Es gibt viele Dinge in diesem Land, die mir zu Hause über alle Maßen auf die Nerven gehen würden. Dazu zählen die aus europäischer Sicht schlechten Manieren der Einheimischen genauso, wie die Imperfektion, die sich vor allem in sämtlichen Bauwerken manifestiert. Schiefe Treppen und Risse in neu gebauten Gebäuden, Wellen in frisch asphaltierten Autobahnen – ich könnte hunderte Beispiele aufzählen. Dazu gehört auch der Müllsammelmann, der am Wochenende von 7 bis 10 Uhr die Straßen im Wohnblock abfährt und durch sein Megafon immer die gleichen drei chinesischen Sätze brüllt. In ein paar Wochen kann ich sie auswendig, ohne ein Wort davon zu verstehen. Dazu gehört die überschwängliche Art und Weise, in der hier mit Feuerwerk chinesisch Neujahr gefeiert wird. Bis letzten Donnerstag wurde praktisch von früh morgens bis spät nachts geböllert. Dazu gehört nicht zuletzt der chaotische Verkehr, die praktisch nicht existente Natur und der viele Dreck, an dem ich jeden morgen aauf dem Weg zur Arbeit vorbeifahre. Interessant ist, dass ich mich seit meiner Ankunft nicht daran störte. China ist nicht mein Land, hier herrschen andere Sitten. In diesem Bewusstsein kam ich hierher und man gewöhnt sich eben an vieles. Außerdem weiß ich auch, dass ich hier nur auf Zeit lebe.

Was ich sicher vermissen werde, wenn ich wieder gehe, ist die große Hilfsbereitschaft, die natürliche Neugier und Offenheit der Menschen hier.
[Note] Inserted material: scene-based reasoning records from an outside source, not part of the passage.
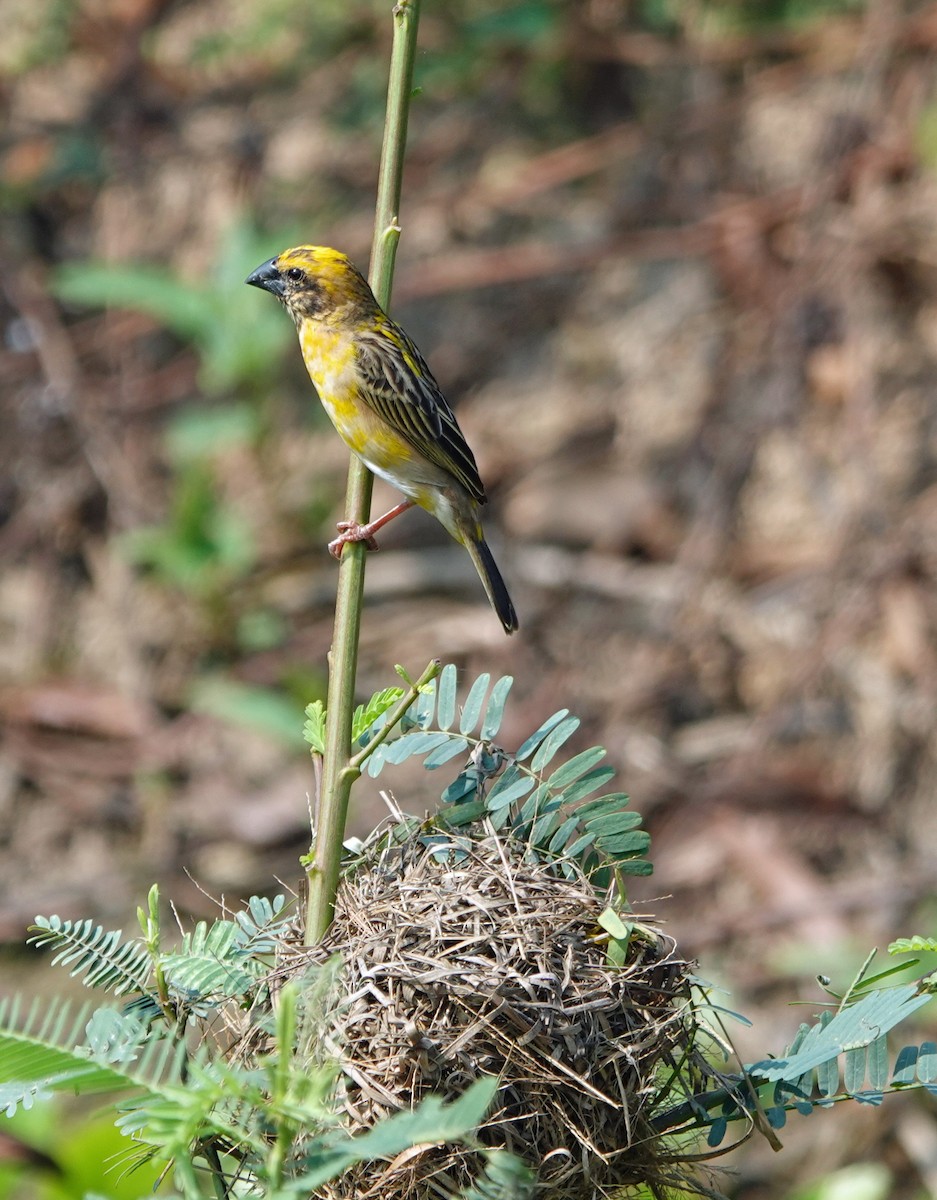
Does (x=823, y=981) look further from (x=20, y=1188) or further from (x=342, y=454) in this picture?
(x=342, y=454)

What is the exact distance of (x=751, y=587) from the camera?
689 centimetres

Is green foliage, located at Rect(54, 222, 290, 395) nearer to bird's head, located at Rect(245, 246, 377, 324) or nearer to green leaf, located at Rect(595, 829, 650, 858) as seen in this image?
bird's head, located at Rect(245, 246, 377, 324)

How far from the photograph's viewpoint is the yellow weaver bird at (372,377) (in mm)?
3561

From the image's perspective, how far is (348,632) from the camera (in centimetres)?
215

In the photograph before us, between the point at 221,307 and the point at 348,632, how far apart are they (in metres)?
5.43

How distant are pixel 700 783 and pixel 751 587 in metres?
1.04

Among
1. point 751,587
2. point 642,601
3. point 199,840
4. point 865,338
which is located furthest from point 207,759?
point 865,338

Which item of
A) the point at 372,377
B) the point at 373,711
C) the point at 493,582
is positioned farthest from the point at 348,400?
the point at 373,711

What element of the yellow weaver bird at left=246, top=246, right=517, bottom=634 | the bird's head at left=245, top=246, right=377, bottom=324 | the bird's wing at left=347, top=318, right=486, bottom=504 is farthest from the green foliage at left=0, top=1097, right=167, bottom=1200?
the bird's head at left=245, top=246, right=377, bottom=324

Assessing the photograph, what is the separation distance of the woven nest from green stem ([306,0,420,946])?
0.10 m

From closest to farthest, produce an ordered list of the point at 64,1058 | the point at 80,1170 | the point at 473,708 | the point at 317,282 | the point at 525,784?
the point at 64,1058, the point at 525,784, the point at 473,708, the point at 317,282, the point at 80,1170

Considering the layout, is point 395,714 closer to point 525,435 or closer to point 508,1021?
point 508,1021

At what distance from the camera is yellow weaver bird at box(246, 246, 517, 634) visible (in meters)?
3.56

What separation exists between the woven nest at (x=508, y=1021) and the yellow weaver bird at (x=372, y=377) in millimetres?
1512
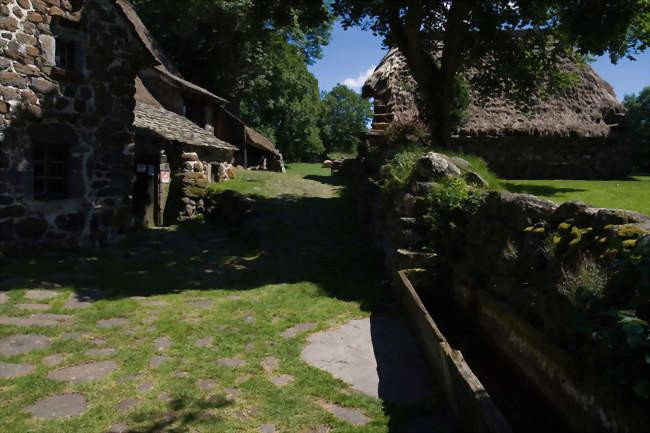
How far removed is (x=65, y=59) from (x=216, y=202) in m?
6.18

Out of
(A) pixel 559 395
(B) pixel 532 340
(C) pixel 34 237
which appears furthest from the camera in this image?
(C) pixel 34 237

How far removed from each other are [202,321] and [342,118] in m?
71.4

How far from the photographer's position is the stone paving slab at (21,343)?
174 inches

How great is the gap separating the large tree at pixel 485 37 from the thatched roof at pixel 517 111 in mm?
2206

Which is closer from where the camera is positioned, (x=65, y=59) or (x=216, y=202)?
(x=65, y=59)

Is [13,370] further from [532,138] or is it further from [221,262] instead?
[532,138]

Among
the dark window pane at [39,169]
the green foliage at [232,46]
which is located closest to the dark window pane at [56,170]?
the dark window pane at [39,169]

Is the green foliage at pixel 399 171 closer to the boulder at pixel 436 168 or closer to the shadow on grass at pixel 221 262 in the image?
the boulder at pixel 436 168

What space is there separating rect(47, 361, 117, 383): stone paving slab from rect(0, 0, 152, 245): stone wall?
232 inches

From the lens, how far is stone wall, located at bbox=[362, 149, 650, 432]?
2713 millimetres

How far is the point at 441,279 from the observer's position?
19.4 feet

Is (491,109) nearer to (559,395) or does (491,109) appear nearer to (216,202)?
(216,202)

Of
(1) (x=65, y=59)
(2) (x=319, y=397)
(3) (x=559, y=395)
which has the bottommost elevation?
(2) (x=319, y=397)

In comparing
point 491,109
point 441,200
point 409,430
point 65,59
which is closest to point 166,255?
point 65,59
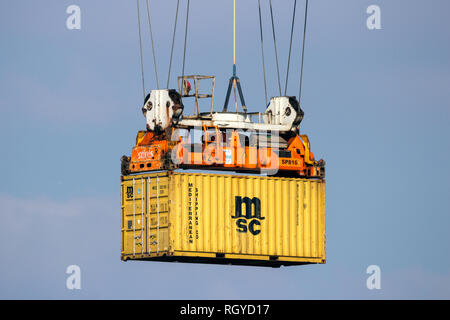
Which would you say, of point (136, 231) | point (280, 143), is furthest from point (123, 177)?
point (280, 143)

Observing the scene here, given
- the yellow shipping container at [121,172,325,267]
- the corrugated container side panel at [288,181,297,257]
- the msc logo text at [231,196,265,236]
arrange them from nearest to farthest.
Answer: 1. the yellow shipping container at [121,172,325,267]
2. the msc logo text at [231,196,265,236]
3. the corrugated container side panel at [288,181,297,257]

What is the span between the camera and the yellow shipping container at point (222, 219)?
291ft

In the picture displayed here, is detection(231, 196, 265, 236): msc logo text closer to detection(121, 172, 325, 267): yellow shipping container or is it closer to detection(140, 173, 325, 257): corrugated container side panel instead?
detection(121, 172, 325, 267): yellow shipping container

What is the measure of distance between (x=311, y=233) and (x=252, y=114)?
278 inches

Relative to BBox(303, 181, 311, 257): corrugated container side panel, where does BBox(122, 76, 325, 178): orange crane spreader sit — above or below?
above

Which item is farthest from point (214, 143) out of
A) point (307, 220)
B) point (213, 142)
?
point (307, 220)

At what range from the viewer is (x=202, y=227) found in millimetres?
89250

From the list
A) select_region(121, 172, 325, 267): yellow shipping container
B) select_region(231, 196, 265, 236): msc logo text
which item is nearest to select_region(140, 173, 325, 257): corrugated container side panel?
select_region(121, 172, 325, 267): yellow shipping container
Letztere überraschte mich gleich am ersten Abend, als ich im Supermarkt an der Kasse unerwartet Komplimente vom Verkäufer bekam: “I’m sorry, we don’t accept international credit cards.”, sprach er. “But by the way: You are very handsome.” Was entgegnet man als verklemmter Deutscher darauf? Ein knappes “Thank you.” musste genügen. Woraufhin er noch eines drauf legte: “You are welcome. And you deserve it.”

Diese Art von Wortwechsel kam mir nicht lange ungewöhnlich vor, denn er wiederholt sich nun regelmäßig. Mal sind es Verkäufer und Verkäuferinnen, mal Passanten oder Männer wie Frauen in Bars und Clubs der Stadt. Außerdem bin ich nicht der einzige, dem das passiert.

Auch meine chinesischen Arbeitskollegen empfingen mich mit weit ausgestreckten Armen. Sobald ich sie nacheinander kennenlernte, bot mir jeder einzelne von Ihnen seine Hilfe an. Ihre Gesichtszüge tragen schon etwas kindliche Freude, sobald sie mir irgendwie unter die Arme greifen können. Ich muss nur mit dem kleinsten Anliegen zu ihren Schreibtischen kommen, sie lassen sofort alles fallen. Am Meisten freut sich mein chinesischer Praktikantenkollege in der Abteilung. Heute war ich zum ersten Mal nicht mit den anderen deutschen, sondern mit ihnen Mittagessen. Natürlich musste ich sofort von sämtlichen Tellern probieren, das gehört hier wohl zum guten Ton. Schmeckte alles sehr vorzüglich. Währenddessen fragten sie mich über den Verlauf meines Wochenendes, meine Herkunft und mein Studium aus – und sie amüsierten sich köstlich über meinen Umgang mit diesen verflixten Stäbchen. Ich freue mich schon auf morgen Mittag.